En 1959, son ami Augustin Massamba, le mécanographe se retrouva dans un bureau de la compagnie aérienne « Air Brousse » à Ndolo près de la commune de Kinshasa. Pendant qu’il réparait des machines à écrire, il entendit une conversation à propos de cette société qui aurait besoin d’embaucher pour son service commercial. Après son travail, Augustin Massamba alla informer Papa Antoine de ce qu’il avait entendu dans le bureau de « Air Brousse ». Ces deux amis se voyaient très souvent. Les parents d’Augustin habitaient deux propriétés plus loin sur la même rue que Papa Antoine. Sans plus tarder, ce dernier alla postuler dans cette société qui avait son bureau dans l’enceinte même de l’aérodrome de Ndolo. Arrivé sur place, il y avait déjà un candidat qui passait des tests. Il fallait qu’il attende. Comme cette personne n’arrivait toujours pas à finir ses épreuves, les recruteurs décidèrent que Papa commence tout de même à faire des tests pour évaluer ses aptitudes à exercer au poste à pourvoir. Il n’eut pas de mal à le faire. Il fini plus tôt que prévu mais la personne qui le précédait y était encore. Le résultat était satisfaisant. C’est lui qui fut retenu. C’est ainsi que Papa Antoine commença à travailler dans l’univers de l’aviation. Il avait en charge l’exploitation, la billetterie et le fret. Il devint même chef d’escale adjoint à l’aérodrome de Ndolo. C’est à cette époque qu’il fit la connaissance de Georges Kele dit Gekélé, un homme d’affaire congolais et ancien député de la circonscription de Boma dans la province du Kongo-central
Nous avons encore le souvenir des quelques jours de vacances passées avec toute la famille dans sa grande propriété de Boma sur le bord de la rivière Kalamu. Notre petite famille ne comptait que trois enfants Serge, José et Yvette. Notre sœur était encore à l’âge de la poussette.

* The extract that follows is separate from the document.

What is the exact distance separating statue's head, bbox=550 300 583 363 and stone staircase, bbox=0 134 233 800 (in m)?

Papa quitta Air Brousse en 1963 en pleine période des troubles armées à l’intérieur du pays. Comme cette compagnie aérienne avait cessé toutes activités au Congo, Papa se retrouva dans la compagnie aérienne nationale « Air-Congo ». Il y restera plusieurs décennies. Parmi ses collègues de travail au service commercial d’Air-Congo, devenu depuis 1971 Air-Zaïre, nous pouvons citer Dave Mpeti Mpeya connu sous son nom de scène Mongobo, le comédien et humoriste. C’est ce dernier qui présenta son fils aîné Serge à Maître Liyolo pour son admission à l’Institut des Beaux-Arts de la commune de Gombe à Kinshasa.
Marié depuis le 28 juin 1959 à Madeleine MBWENDE Nzolani, fille de Alphonse Nzolani et de Thérèse Bole, ils ont eu 7 enfants.
Nicole dite Fifi
Nicole nous a malheureusement quitté depuis le 31 décembre 2008 à midi.

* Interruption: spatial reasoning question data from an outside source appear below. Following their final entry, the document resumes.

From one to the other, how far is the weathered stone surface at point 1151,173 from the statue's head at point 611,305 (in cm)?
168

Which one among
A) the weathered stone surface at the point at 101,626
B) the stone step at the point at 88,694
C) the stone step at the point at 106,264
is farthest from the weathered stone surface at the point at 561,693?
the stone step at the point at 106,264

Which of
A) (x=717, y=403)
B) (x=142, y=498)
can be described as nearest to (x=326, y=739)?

Papa Antoine Sungamena ne s’est plus remarié depuis le décès de maman à Nkamba dans le Kongo-central le 20 août 2003.
6 ans après son épouse, c’est lui qui nous a quitté à son tour. A la sortie de la chambre funéraire de l’hôpital général de Kinshasa (ex Mama Yemo), le même où il est né 73 ans plus tôt, sa dépouille mortelle a fait une escale de quelques minutes devant les établissements « Malembe-Malembe » qu’il a hérité de son père, lieu qu’il affectionnait tant sur la rue Kabalo dans la commune de Lingwala.
Il se repose depuis le dimanche 13 septembre à côté de ses parents à Nseka, un village situé à quelques kilomètres de Nkamba, la ville sainte des Kimbanguistes, dans le Kongo central.